[Rows from a data source]
%%

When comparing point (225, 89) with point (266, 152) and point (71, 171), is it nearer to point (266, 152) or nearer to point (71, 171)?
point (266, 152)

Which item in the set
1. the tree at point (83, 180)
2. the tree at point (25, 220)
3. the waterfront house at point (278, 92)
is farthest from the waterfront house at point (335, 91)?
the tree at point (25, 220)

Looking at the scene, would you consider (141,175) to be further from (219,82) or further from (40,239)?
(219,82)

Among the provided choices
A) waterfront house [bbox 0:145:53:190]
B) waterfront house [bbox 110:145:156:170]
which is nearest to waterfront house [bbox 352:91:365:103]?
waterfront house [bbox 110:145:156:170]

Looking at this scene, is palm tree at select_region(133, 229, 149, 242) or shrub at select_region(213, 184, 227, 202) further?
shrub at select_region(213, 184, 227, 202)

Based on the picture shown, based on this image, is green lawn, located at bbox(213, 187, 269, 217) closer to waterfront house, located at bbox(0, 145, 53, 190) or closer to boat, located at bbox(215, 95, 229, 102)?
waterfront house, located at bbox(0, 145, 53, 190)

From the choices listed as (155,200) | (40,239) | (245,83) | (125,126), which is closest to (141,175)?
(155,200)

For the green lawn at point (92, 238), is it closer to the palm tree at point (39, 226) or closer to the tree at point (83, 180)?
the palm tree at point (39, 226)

%%

> **OBJECTIVE**
Convert the rows starting at the line containing "From the choices" and ending at the last row into a two-column CSV with columns "input" and "output". Give one row per request, with its text and its answer each in a single quoted field and line breaks replaced by spaces.

> **ANSWER TO THE EXERCISE**
input,output
"From the choices listed as (155,200) | (40,239) | (245,83) | (125,126), which is closest to (141,175)?","(155,200)"
"For the green lawn at point (92, 238), is it closer to the palm tree at point (39, 226) or closer to the tree at point (83, 180)?","the palm tree at point (39, 226)"